Protests from within the country fomented soon after independence, principally in Ashanti Region where many of the chiefs did not support Nkrumah. Nkrumah had many of these chiefs de-stooled. In 1958 Nkrumah was certain that a foreign backed assassination plot had been planned against him after an MP was charged with smuggling weapons into the country for a planned infiltration of the Ghanaian Army. Nkrumah determined that a heavier hand was necessary to rule and enforced the Preventive Detention Act. This decree allowed the prime minister to incarcerate individuals for up to five years (later extended to ten in 1959 and indefinitely in 1962) without charge or trial. Only Nkrumah had the power to exonerate or release these individuals. Opponents saw this act as a blatant restriction of individual freedom and a violation of human rights.
Preventive detention became a key strategy of the CPP's in silencing their opponents. A former Nkrumah ally, Dr. JB Danquah, was incarcerated and died in prison in 1965. Opposition party leader Dr.
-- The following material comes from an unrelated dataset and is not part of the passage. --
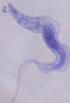
1000x magnification. Photomicrograph. A trypanosome is shown.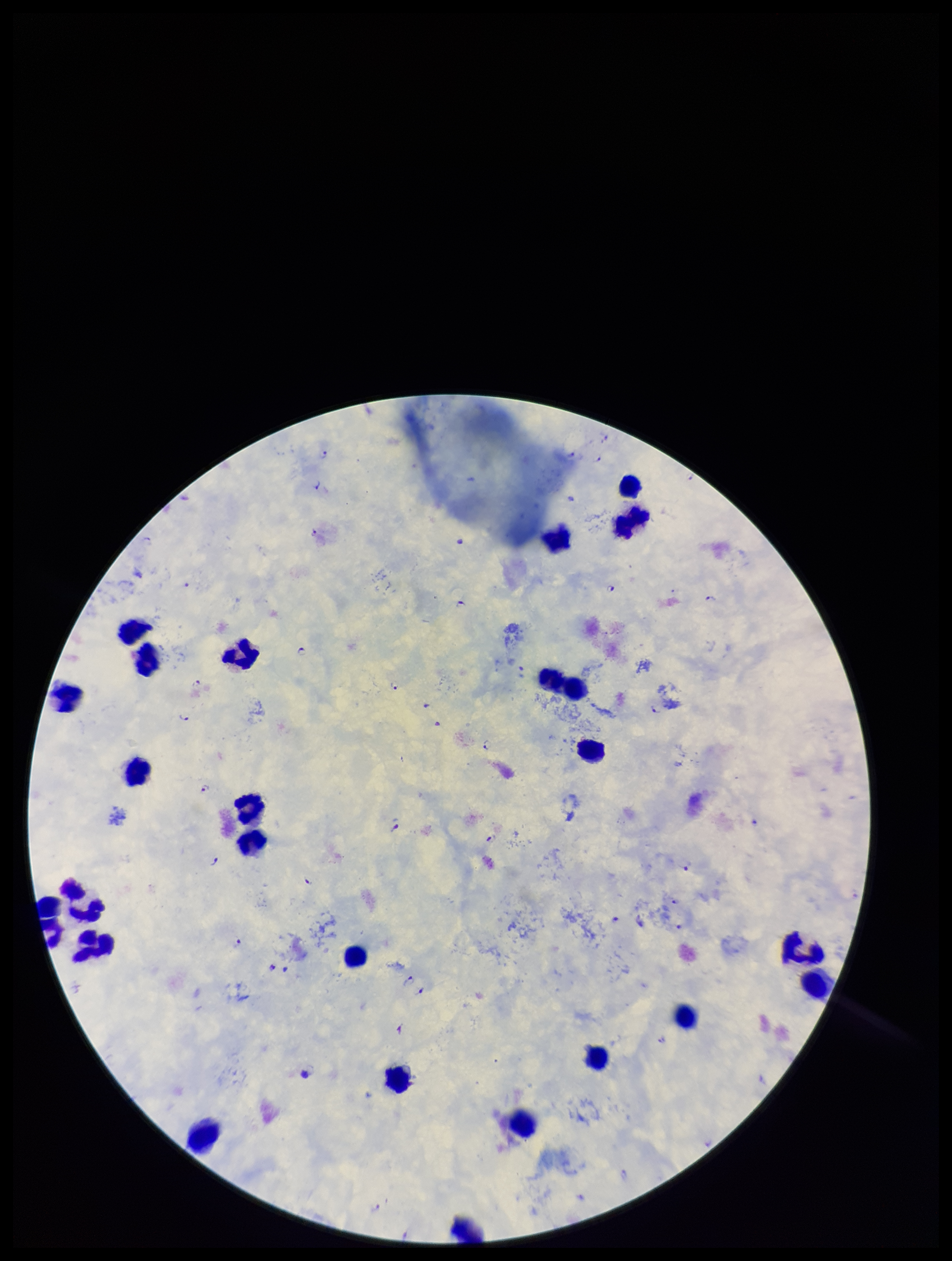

Kofi Abrefa Busia escaped to England and lived in exile for nearly a decade prior to the ratification of the act as he anticipated being incarcerated. Many opposition leaders simply joined the CPP to avoid political persecution under the Nkrumah administration.
While there is debate surrounding the efficacy of Nkrumah's policies in developing Ghana as a nascent country, the majority of scholars agree that the Preventive Detention Act did more to hurt Nkrumah's reputation that to help him. It was a large factor leading to the devolution of Ghana to a one-party state.